EXERCISE ▸ An exact, complete copy of the entries is needed, with the pictures left out.

-------- EXTRACTED MATERIAL

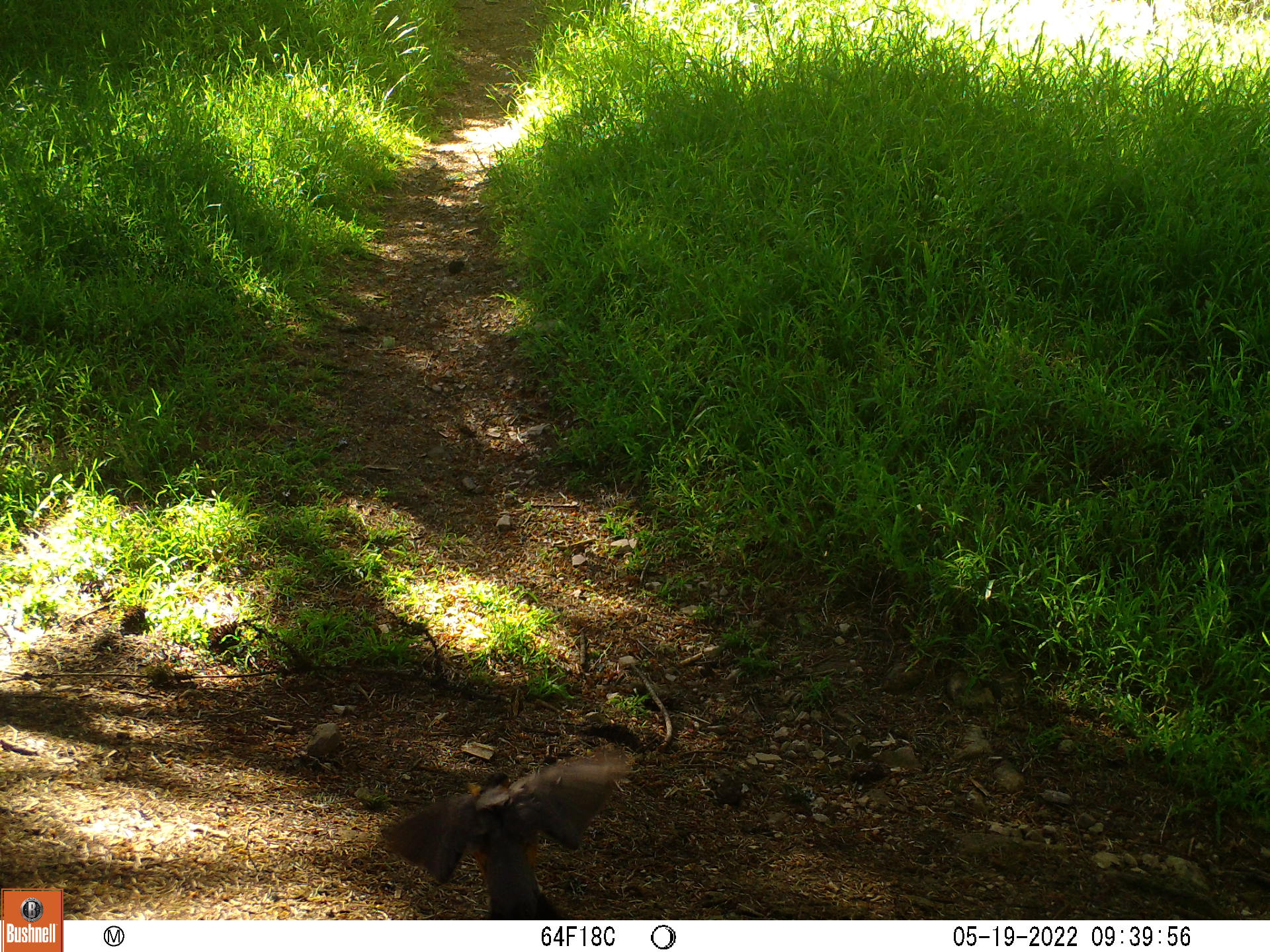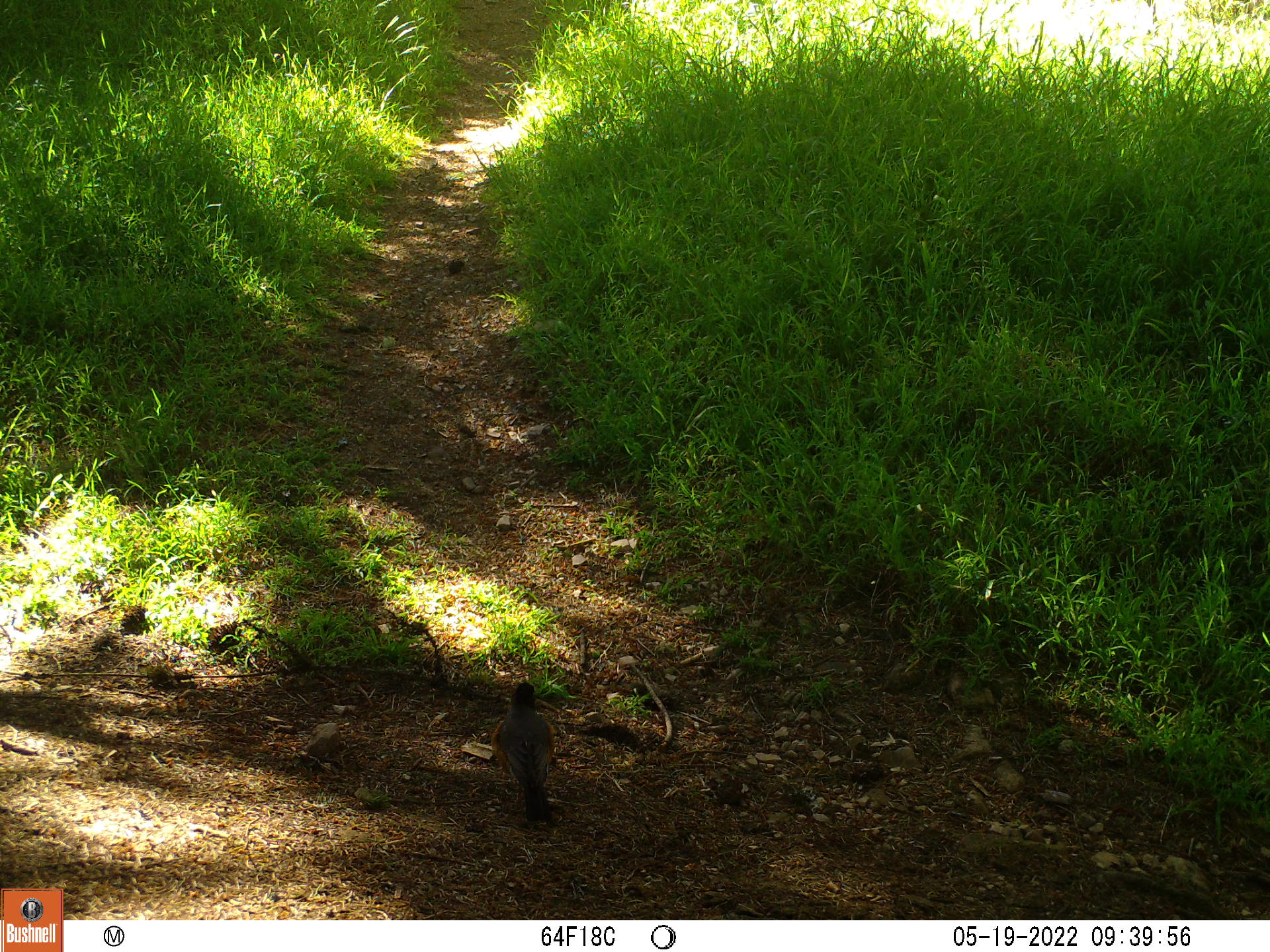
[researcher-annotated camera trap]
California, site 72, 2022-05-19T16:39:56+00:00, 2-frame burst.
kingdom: Animalia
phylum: Chordata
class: Aves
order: Passeriformes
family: Turdidae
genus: Turdus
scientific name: Turdus migratorius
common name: american robin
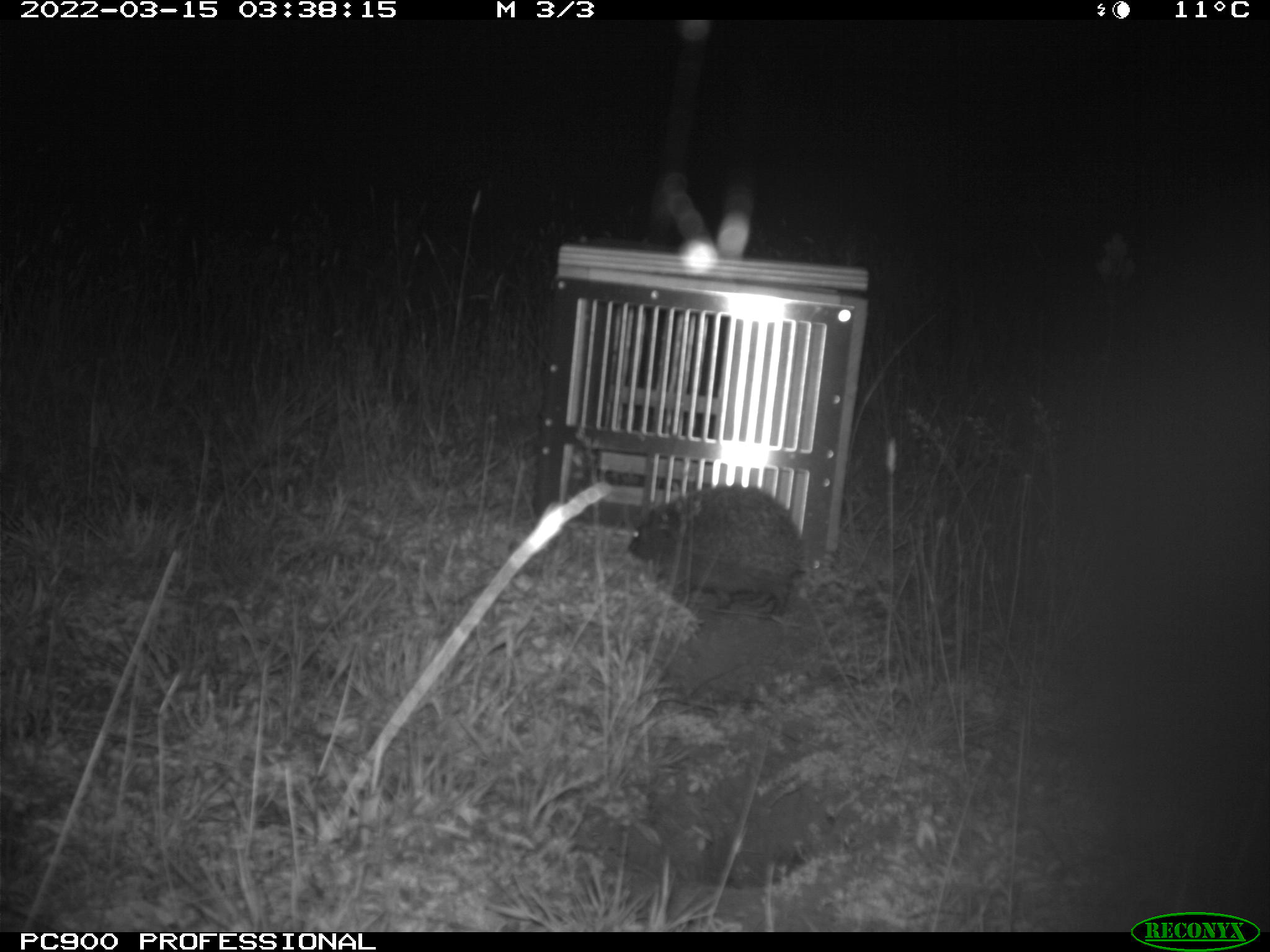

----------------

WRITTEN ANSWER ▸
[researcher-annotated camera trap]
California, site 72, 2022-05-19T16:39:56+00:00, 2-frame burst.
kingdom: Animalia
phylum: Chordata
class: Aves
order: Passeriformes
family: Turdidae
genus: Turdus
scientific name: Turdus migratorius
common name: american robin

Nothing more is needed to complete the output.